In the third installment of this blog, we told you that “the analytic discovery process has more in common with research and development (R&D) than with software engineering.” But – symmetrically, if confusingly - what comes after the discovery process typically has more in common with software engineering than with R&D.
The objective of our analytic project will very often be to produce a predictive model that we can use, for example, to predict the level of demand for different products next week, to understand which customers are most at risk of churning, to forecast whether free cash flow next quarter will be above – or below – plan, etc.
For that model to be useful in a large organization, we may need to apply it to large volumes of data - some of it freshly minted - so that we can, for example, continuously predict product demand at the store / SKU level. In other cases, we may need to re-run the model in near real-time and on an event-driven basis, for example if we are building a recommendation engine to try and cross-sell and up-sell products to customers on the web, based on both the historical preferences that they have expressed in previous interactions with the website and on what they are browsing right now. And in almost all cases, the output of the model – a sales forecast, a probability-to-churn score, or a list of recommended products – will need to be fed back into one of the transactional systems that we use to run the business in order that we can take some useful action, based on the insight that the model has provided us.
To deliver any value to the business, then, we may need to take a model built in the lab from brown paper and string and use it to crunch terabytes, or petabytes, of data on a weekly, daily - or even hourly basis. Or we may need to simultaneously perform thousands of complex calculations on smaller data-sets - and to send the results back to an operational system within only a few hundred milliseconds. And achieving those sorts of levels of performance and scalability will require that we build a well-engineered system on top of a set of robust and well-integrated technologies.
Our system may have to ingest data from several sources, integrate them, transform the raw data into “features” that are the input to the model, crunch those features using one-or-more algorithms – and send the resulting output somewhere else. When you hear data engineers talking about building “machine learning pipelines”, it is this fetch-integrate-transform-crunch-send process that they are referring to.

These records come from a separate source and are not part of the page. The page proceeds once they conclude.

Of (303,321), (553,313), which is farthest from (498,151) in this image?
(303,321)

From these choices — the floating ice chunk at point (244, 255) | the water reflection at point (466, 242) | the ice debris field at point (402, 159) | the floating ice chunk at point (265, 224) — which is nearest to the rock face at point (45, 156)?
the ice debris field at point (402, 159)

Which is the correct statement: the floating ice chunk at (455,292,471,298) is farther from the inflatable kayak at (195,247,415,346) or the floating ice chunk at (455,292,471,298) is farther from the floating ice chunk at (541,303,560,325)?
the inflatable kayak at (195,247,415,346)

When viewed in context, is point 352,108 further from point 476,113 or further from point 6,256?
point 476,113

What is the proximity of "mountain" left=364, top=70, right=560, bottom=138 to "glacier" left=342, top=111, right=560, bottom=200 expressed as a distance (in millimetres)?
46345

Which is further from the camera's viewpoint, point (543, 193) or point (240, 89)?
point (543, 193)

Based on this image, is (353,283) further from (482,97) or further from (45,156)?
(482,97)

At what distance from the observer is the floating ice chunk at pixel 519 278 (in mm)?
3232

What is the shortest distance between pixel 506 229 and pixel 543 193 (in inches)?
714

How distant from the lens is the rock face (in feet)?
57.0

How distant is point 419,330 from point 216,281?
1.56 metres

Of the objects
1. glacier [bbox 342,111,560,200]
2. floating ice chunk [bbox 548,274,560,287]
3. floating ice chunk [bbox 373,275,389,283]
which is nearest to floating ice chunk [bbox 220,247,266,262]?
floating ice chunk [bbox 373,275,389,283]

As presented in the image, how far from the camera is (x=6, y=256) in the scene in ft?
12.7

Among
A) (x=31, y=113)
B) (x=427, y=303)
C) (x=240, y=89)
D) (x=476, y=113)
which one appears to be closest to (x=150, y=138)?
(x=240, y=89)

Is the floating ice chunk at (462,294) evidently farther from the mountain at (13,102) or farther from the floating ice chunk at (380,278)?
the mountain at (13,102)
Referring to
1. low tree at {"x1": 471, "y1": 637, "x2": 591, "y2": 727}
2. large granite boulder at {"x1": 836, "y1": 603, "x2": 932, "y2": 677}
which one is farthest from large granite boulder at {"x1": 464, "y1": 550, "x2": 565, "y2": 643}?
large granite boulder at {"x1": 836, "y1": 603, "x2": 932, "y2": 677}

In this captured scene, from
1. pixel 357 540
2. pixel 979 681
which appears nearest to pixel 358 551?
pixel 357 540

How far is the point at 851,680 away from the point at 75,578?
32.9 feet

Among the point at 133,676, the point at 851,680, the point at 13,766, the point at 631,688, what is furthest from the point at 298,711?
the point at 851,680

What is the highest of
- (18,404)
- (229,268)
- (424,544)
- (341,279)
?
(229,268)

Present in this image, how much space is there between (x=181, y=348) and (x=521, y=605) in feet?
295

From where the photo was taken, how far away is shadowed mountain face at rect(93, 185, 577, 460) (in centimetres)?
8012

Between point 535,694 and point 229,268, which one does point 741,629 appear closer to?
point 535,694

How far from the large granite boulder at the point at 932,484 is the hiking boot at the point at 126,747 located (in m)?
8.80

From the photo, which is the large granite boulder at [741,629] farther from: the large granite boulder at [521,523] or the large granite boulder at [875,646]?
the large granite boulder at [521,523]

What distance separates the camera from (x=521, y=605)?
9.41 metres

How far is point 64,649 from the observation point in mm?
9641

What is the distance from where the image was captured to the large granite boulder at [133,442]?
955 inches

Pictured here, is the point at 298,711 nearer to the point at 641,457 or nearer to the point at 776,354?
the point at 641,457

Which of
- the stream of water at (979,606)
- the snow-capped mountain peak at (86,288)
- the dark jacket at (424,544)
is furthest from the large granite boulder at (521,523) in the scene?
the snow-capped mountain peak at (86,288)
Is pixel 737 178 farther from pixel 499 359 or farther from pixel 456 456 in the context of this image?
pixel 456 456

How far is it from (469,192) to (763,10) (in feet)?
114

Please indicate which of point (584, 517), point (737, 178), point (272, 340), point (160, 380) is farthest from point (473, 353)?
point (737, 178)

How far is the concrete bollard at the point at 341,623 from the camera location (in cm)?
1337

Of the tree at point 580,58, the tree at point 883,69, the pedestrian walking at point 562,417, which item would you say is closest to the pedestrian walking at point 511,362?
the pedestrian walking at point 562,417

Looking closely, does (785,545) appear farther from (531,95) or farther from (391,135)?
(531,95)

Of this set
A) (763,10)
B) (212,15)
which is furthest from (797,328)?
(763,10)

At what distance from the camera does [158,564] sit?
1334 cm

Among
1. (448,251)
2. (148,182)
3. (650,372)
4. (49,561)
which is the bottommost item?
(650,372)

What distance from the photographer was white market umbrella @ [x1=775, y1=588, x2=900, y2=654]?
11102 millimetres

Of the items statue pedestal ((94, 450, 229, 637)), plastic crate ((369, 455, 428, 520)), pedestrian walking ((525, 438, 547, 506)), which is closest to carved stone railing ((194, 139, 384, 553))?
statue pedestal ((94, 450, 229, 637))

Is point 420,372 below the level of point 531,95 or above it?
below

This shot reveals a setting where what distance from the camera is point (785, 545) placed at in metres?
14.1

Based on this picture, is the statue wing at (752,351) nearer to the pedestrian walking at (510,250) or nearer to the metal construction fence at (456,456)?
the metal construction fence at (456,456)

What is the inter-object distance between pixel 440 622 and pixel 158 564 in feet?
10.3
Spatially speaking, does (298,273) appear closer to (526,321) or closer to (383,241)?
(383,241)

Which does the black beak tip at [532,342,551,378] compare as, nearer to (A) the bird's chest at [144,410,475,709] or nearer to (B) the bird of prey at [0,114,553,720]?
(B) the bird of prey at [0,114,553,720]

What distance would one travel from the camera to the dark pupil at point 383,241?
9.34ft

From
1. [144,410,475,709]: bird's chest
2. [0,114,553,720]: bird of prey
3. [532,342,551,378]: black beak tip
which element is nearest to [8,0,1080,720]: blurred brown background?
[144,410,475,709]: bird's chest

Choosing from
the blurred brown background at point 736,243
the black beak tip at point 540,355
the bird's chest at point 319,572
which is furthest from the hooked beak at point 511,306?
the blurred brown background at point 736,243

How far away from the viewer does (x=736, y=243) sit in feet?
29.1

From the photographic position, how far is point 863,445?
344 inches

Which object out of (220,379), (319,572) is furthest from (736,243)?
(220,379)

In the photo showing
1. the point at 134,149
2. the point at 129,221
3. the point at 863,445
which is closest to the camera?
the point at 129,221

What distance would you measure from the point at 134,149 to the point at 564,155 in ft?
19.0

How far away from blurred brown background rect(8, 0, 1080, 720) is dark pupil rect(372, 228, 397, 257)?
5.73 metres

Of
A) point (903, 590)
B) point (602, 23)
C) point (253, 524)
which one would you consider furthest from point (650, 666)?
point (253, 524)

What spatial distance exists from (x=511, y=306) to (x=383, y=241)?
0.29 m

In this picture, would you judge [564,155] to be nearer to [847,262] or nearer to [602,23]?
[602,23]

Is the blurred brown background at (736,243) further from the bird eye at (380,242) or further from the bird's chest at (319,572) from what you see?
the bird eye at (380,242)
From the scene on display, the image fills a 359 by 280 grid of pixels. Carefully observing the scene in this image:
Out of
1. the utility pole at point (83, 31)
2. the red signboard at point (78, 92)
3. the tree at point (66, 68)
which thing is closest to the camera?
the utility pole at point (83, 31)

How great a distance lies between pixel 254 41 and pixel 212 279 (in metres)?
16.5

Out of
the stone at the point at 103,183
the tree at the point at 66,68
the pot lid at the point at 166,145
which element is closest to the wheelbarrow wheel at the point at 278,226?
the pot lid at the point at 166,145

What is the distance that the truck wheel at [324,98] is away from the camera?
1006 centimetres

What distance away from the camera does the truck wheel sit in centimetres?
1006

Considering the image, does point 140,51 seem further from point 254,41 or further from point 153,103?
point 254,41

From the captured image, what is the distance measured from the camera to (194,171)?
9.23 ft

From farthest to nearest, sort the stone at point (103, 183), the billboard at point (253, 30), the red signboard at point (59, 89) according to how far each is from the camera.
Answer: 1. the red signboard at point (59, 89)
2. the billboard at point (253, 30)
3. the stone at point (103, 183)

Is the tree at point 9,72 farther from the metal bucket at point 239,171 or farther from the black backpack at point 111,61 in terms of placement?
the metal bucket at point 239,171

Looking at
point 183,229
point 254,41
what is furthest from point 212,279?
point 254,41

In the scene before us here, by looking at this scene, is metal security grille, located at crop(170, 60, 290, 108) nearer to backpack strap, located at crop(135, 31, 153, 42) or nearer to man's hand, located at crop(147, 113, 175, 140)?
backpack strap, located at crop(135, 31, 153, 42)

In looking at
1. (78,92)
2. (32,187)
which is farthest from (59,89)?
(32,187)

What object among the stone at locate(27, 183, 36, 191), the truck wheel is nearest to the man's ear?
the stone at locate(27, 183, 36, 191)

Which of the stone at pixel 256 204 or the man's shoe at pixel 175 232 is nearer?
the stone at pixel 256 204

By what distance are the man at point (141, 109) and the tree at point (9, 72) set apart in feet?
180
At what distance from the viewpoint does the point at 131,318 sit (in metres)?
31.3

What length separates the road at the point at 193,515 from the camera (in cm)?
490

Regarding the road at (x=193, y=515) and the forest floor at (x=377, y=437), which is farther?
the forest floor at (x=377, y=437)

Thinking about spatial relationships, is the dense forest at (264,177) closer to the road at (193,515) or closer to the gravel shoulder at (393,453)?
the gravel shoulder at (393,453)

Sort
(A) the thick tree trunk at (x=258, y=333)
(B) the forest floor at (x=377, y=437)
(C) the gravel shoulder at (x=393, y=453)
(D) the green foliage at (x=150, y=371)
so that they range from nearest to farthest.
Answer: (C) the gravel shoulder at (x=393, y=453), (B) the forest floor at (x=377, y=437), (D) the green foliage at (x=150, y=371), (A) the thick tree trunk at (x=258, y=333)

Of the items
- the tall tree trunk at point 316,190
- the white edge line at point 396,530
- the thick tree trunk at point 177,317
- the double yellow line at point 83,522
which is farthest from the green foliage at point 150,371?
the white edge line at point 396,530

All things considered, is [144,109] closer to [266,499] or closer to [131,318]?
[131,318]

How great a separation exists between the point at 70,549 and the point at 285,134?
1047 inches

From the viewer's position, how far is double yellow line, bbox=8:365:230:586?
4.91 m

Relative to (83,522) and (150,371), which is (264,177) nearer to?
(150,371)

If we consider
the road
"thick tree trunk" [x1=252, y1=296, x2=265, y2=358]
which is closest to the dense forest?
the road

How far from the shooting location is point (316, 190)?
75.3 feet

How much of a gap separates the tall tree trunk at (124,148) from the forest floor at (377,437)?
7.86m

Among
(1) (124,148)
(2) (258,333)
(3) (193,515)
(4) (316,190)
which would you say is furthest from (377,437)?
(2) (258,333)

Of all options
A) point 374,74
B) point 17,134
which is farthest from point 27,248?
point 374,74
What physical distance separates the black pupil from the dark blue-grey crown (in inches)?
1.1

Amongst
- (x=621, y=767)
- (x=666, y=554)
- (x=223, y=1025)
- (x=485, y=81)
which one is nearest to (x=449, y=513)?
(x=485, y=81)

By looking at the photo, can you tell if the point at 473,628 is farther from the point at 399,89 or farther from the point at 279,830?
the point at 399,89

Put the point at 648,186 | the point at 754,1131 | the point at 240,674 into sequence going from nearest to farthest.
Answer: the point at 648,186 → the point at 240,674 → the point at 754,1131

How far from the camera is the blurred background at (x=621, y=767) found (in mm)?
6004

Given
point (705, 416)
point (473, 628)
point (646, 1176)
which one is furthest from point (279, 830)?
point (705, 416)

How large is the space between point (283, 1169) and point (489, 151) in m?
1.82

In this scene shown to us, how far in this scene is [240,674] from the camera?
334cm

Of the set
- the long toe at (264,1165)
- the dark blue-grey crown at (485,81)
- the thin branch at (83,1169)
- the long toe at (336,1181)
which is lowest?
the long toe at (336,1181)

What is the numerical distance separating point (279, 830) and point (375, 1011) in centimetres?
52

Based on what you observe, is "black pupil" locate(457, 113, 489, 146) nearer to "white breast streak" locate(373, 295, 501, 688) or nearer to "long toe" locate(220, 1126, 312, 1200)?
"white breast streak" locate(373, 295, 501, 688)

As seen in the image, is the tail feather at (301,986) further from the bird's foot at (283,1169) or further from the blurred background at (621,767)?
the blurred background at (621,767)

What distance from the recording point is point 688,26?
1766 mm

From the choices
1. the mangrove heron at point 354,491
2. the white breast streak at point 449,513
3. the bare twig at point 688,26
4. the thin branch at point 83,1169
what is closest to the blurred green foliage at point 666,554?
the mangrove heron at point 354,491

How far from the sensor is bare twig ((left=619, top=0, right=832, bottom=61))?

Building, tuning and optimizing these pipelines at web and Internet of Things scale is a complex engineering challenge – and one that often requires a different set of skills from those required to design-and-prove the prototype model that demonstrates the feasibility and utility of the original concept. Some organizations put data scientists and data engineers into multi-disciplinary teams to address this challenge; others focus their data scientists on the discovery part of the process – and their data engineers on operationalizing the most promising of the models developed in the laboratory by the data scientists. Both of these approaches can work, but it is important to ensure that you have the right balance of both sets of skills. Over-emphasize creativity and innovation and you risk creating lots of brilliant prototypes that are too complex to implement in production; over-emphasize robust engineering and you risk decreasing marginal returns, as the team focusses on squeezing the last drop from an existing pipeline, rather than considering a completely new approach and process.
Of course, not every analytic discovery project will automatically result in a complex implementation project. As we pointed out in a previous blog, the “failure” rate for analytic projects is relatively high – so we may go several times around the CRISP-DM cycle before we settle on an approach worth implementing. And sometimes our ability may be merely to understand. For example, a bricks and mortar Retailer might want to identify and to understand different shopping missions – and “implementation” might then be about making changes to ranging and merchandising strategies, rather than about deploying a complex, real-time software solution.
Whilst there are several ways of employing the insight from an analytic discovery project, the one thing that they all have in common is this: change. As a former boss once said to one of us: old business process + expensive new technology = expensive old business process. And achieving meaningful and significant change in large and complex organizations is never merely about data, analytics and engineering – it’s also about organizational buy-in, culture and good change management. Whilst data scientists and data engineers often have different backgrounds and different skill sets, one thing that they often have in common - and that they may take for granted in others – is a belief that the data know best. Since plenty of other stakeholders see the business through a variety of entirely different lenses, securing the organizational buy-in required to action the insight derived from an analytic project is often as complex a process as the most sophisticated machine learning pipeline. Involve those other stakeholders often and early if you want to discover something worth learning in your data – and if you want that learning to change the way that you do business.